Text block:
────
The determination of this appeal depends on the proper interpretation
of the contempt order granted by Malindi J. The
starting point is to
determine the manifest purpose of the order. In interpreting a
judgment or order, the court’s intention
is to be ascertained
primarily from the language of the judgment or order in accordance
with the usual well-known rules relating
to the interpretation of
documents.
[16].
A convenient starting point in the adjudication of the appeal is a
discussion of the applicable principles, followed
by the application
of the facts
in casu
to those principles.
[17].
Section 18 of the Act provides that:
‘
(1) Subject
to subsections (2) and (3), and unless the court under exceptional
circumstances orders otherwise, the operation
and execution of a
decision which is the subject of an application for leave to appeal
or of an appeal, is suspended pending the
decision of the application
or appeal.
(2) Subject to
subsection (3), unless the court under exceptional circumstances
orders otherwise, the operation and execution
of a decision that is
an interlocutory order not having the effect of a final judgment,
which is the subject of an application
for leave to appeal or of an
appeal, is not suspended pending the decision of the application or
appeal.
(3) A court may
only order otherwise as contemplated in subsection (1) or (2), if the
party who applied to the court to order
otherwise, in addition proves
on a balance of probabilities that he or she will suffer irreparable
harm if the court does not so
order and that the other party will not
suffer irreparable harm if the court so orders.
────
Actions to take:
**1)** List the numbers of the subsections of Section 18 of the Act that the judgment excerpt quotes.
**2)** From the judgment excerpt, return the part that opens with the words containing "(3) A court" and closes with "court so orders.".

Data:
────
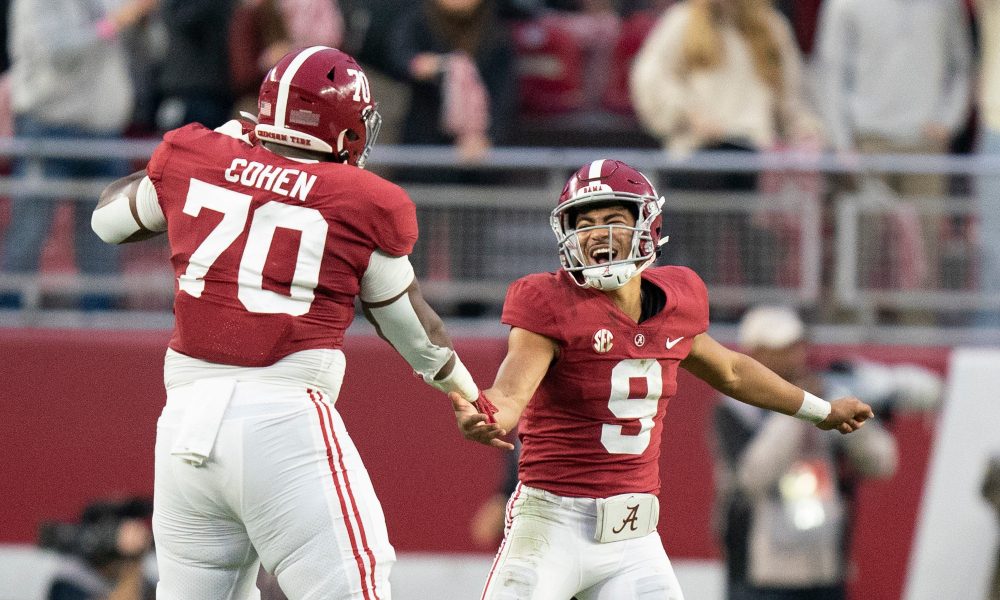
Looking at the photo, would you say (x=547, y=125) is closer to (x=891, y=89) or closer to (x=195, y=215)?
(x=891, y=89)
────
Answers to each task:
**1)** (1), (2), (3)

**2)**
(3) A court may
only order otherwise as contemplated in subsection (1) or (2), if the
party who applied to the court to order
otherwise, in addition proves
on a balance of probabilities that he or she will suffer irreparable
harm if the court does not so
order and that the other party will not
suffer irreparable harm if the court so orders.